Table of Contents

Interface IGpuOptimizerConfig

Namespace
AiDotNet.Interfaces
Assembly
AiDotNet.dll

Configuration for GPU-resident optimizer updates.

public interface IGpuOptimizerConfig

Remarks

This interface allows layers to receive optimizer-specific configuration for GPU parameter updates. Different optimizer types (SGD, Adam, etc.) have different implementations with their specific hyperparameters.

For Beginners: When training on GPU, the weights need to be updated using an optimizer (like SGD or Adam). This configuration tells the GPU exactly how to update the weights - with what learning rate, momentum, etc.

Properties

LearningRate

Gets the learning rate for parameter updates.

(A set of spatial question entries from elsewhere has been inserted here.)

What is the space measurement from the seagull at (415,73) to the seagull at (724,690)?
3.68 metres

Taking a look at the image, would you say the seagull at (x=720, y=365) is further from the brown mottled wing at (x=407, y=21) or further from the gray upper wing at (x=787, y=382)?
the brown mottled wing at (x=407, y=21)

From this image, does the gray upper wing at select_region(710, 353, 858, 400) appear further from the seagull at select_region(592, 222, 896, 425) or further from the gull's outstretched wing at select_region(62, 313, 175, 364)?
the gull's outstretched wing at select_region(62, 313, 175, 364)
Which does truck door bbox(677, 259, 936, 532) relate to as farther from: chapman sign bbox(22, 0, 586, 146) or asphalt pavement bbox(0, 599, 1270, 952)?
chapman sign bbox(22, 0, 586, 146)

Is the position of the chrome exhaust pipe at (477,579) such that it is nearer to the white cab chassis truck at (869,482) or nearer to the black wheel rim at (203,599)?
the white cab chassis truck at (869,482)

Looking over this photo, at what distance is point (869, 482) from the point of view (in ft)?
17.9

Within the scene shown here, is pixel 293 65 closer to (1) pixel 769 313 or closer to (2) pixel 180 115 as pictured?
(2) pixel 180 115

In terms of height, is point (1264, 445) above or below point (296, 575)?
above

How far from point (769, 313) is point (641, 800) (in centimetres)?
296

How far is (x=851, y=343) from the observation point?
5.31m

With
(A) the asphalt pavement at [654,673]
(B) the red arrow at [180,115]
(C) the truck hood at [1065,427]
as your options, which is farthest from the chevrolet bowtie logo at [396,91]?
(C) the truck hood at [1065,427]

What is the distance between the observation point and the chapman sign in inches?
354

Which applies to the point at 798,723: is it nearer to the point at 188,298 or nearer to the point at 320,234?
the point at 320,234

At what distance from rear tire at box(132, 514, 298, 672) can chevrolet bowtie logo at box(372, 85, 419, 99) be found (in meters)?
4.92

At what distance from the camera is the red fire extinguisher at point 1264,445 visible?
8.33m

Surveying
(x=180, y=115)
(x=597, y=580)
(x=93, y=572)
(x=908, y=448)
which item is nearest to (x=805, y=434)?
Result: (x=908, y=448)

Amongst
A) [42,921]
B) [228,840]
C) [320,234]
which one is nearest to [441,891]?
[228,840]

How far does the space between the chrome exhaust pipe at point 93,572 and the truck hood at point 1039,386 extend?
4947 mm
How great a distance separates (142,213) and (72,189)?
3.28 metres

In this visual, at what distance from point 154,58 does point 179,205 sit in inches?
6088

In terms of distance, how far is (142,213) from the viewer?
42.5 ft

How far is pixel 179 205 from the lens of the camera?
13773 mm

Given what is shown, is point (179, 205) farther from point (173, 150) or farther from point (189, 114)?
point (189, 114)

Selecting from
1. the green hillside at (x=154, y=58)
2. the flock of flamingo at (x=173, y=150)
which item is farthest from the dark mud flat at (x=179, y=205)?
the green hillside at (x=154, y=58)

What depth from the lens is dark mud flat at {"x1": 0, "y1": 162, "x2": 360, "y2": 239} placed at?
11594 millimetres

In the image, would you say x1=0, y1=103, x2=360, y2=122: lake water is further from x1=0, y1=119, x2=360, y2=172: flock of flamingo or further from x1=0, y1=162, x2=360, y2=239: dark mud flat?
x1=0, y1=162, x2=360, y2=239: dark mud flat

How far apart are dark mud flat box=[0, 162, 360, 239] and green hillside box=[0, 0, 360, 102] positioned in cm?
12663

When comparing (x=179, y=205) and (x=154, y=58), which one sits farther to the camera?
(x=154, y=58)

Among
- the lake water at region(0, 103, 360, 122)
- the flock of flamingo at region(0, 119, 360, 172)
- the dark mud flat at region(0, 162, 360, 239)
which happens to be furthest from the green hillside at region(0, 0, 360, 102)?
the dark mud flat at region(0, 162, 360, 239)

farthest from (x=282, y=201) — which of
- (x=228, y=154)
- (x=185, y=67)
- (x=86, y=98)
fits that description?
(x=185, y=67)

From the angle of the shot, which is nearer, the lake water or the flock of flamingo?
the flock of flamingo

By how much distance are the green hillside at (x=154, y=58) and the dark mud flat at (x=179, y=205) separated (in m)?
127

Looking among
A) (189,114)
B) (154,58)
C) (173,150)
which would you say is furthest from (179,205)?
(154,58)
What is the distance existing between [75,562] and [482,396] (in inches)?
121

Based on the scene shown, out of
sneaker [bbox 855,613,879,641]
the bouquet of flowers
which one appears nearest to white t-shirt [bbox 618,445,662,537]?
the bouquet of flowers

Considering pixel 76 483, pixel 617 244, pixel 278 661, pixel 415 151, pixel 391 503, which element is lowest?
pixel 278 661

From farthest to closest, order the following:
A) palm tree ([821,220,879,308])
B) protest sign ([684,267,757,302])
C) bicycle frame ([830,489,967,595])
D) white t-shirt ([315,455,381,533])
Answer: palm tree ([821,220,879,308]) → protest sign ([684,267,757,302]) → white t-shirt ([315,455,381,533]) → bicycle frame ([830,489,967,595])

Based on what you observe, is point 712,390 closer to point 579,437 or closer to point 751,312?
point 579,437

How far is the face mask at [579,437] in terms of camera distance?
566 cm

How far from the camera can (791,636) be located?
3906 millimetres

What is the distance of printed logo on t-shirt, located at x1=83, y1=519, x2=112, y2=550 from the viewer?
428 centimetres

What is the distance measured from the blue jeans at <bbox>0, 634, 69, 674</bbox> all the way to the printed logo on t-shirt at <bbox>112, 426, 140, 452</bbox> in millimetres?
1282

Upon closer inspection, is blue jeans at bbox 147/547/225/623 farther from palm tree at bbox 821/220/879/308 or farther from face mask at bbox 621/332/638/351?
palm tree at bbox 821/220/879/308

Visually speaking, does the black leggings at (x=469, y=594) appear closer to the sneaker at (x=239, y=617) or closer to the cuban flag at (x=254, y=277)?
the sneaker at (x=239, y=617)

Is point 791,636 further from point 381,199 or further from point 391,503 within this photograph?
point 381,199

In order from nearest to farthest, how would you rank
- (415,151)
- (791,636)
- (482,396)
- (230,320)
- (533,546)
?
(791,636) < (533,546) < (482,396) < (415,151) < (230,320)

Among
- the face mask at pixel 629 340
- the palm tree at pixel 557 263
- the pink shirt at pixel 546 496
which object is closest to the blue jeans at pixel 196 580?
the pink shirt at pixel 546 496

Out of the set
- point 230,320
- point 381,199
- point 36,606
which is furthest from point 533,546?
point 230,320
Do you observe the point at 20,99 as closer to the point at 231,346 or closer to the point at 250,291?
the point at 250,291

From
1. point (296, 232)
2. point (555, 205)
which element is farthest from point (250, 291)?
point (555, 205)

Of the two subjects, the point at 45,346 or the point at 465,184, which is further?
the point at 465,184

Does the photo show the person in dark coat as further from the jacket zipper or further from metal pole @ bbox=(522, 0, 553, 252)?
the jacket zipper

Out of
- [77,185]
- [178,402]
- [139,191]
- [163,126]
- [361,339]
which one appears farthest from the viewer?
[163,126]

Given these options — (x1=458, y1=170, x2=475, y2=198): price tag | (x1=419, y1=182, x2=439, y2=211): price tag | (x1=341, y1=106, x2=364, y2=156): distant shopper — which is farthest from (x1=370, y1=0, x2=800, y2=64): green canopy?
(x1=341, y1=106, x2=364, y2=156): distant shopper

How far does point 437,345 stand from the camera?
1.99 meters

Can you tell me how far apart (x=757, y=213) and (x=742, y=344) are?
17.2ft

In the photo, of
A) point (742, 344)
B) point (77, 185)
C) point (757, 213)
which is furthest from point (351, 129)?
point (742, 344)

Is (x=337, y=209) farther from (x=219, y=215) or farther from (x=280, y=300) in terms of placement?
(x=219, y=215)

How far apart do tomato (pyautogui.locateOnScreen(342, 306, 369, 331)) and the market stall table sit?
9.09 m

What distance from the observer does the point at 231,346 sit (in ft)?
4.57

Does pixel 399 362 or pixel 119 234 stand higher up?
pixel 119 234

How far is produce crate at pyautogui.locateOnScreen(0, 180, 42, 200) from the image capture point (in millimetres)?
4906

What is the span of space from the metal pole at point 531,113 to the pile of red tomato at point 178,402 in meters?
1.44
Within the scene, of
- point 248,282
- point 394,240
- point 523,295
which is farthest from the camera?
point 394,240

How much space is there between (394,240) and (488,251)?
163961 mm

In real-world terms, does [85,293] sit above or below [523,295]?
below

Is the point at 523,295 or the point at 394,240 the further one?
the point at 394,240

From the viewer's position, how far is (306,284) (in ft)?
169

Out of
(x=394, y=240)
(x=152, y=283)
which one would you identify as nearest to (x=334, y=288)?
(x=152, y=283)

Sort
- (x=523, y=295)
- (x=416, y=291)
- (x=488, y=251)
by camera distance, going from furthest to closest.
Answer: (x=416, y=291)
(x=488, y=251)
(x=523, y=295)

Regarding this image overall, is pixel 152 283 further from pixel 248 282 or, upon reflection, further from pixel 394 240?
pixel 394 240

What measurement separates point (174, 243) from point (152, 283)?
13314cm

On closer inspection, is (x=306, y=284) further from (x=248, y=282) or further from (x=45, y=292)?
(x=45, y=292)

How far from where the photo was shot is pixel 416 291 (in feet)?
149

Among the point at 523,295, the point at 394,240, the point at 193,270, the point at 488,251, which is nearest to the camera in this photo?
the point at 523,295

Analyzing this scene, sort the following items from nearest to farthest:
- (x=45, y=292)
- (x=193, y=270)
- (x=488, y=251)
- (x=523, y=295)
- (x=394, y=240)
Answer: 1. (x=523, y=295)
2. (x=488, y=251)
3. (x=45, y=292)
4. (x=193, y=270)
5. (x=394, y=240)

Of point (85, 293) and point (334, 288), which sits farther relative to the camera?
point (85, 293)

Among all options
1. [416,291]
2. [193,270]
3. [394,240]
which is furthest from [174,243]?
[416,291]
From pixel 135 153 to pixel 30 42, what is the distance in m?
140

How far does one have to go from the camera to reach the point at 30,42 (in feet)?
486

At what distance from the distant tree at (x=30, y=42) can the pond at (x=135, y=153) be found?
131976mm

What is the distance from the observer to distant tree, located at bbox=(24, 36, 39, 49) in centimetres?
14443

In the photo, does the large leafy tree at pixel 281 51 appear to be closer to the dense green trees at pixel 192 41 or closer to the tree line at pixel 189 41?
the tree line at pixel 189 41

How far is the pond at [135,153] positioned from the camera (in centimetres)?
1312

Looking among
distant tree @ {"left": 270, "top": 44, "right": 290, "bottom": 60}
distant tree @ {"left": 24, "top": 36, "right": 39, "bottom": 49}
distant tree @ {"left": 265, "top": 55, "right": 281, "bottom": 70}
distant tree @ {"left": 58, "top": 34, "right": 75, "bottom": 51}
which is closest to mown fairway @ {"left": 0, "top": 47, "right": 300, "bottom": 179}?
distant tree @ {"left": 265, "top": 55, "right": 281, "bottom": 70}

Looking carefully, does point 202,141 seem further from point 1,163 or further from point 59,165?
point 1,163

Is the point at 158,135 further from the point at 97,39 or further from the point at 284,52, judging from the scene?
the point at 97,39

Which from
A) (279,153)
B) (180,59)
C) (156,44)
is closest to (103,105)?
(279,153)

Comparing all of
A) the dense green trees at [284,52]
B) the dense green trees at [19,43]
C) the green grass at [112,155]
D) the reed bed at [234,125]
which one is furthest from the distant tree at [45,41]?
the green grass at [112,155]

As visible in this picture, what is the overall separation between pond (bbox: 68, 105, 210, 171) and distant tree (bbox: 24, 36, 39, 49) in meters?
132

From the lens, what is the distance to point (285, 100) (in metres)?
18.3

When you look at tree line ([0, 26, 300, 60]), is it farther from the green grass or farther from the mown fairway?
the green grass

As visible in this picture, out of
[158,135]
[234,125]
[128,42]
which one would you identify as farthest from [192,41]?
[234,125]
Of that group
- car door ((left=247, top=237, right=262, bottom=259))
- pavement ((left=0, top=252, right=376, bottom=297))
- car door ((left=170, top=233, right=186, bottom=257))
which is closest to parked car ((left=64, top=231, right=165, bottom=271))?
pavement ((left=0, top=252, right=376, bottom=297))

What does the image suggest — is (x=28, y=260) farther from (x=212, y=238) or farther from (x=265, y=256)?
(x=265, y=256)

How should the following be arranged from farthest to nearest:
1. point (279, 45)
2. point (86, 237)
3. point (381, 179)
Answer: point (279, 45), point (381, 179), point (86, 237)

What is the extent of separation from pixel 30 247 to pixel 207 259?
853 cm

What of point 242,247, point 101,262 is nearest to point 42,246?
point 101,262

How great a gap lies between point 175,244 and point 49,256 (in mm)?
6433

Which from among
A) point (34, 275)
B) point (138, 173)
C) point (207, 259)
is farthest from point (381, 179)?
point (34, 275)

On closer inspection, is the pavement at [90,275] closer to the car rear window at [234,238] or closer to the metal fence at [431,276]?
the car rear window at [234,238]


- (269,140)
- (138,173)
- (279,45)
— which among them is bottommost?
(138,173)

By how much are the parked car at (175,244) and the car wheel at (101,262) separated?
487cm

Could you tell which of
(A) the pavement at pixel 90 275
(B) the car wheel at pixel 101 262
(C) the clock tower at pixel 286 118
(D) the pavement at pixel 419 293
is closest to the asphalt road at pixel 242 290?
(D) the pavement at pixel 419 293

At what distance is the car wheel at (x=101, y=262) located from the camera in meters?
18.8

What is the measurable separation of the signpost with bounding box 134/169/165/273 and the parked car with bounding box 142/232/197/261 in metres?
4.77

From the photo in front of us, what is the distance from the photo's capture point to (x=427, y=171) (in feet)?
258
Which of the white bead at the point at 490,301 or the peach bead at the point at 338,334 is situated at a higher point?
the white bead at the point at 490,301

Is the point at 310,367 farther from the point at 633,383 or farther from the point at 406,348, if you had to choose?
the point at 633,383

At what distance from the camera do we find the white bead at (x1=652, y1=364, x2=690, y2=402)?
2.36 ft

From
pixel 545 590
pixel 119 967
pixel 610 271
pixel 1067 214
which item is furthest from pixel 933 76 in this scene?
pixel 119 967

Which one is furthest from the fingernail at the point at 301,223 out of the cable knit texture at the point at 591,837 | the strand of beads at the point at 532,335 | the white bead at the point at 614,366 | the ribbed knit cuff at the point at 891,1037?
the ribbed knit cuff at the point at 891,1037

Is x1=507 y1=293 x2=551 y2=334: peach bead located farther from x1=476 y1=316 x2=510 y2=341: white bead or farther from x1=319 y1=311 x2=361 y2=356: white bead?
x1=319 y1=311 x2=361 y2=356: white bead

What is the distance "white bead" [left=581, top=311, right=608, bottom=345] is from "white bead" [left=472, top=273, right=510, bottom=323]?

float LearningRate { get; }

Property Value

float

OptimizerType

Gets the type of optimizer (SGD, Adam, AdamW, etc.).

GpuOptimizerType OptimizerType { get; }

Property Value

GpuOptimizerType

Step

Gets the current optimization step (used for bias correction in Adam-family optimizers).

int Step { get; }

Property Value

int

WeightDecay

Gets the weight decay (L2 regularization) coefficient.

float WeightDecay { get; }

Property Value

float

Methods

ApplyUpdate(IDirectGpuBackend, IGpuBuffer, IGpuBuffer, GpuOptimizerState, int)

Applies the optimizer update to the given parameter buffer using its gradient.

void ApplyUpdate(IDirectGpuBackend backend, IGpuBuffer param, IGpuBuffer gradient, GpuOptimizerState state, int size)

Parameters

backend IDirectGpuBackend

The GPU backend to execute the update.

param IGpuBuffer

Buffer containing the parameters to update (modified in-place).

gradient IGpuBuffer

Buffer containing the gradients.

state GpuOptimizerState

Optimizer state buffers (momentum, squared gradients, etc.).

size int

Number of parameters to update.

Remarks

For Beginners: This method applies the optimizer's update rule directly on the GPU. Each optimizer type (SGD, Adam, etc.) implements its own update logic using GPU kernels. The state parameter contains any auxiliary buffers needed (like velocity for SGD with momentum, or m/v buffers for Adam).

Design Note: Following the Open/Closed Principle, each optimizer config knows how to apply its own update, so adding new optimizers doesn't require modifying layer code.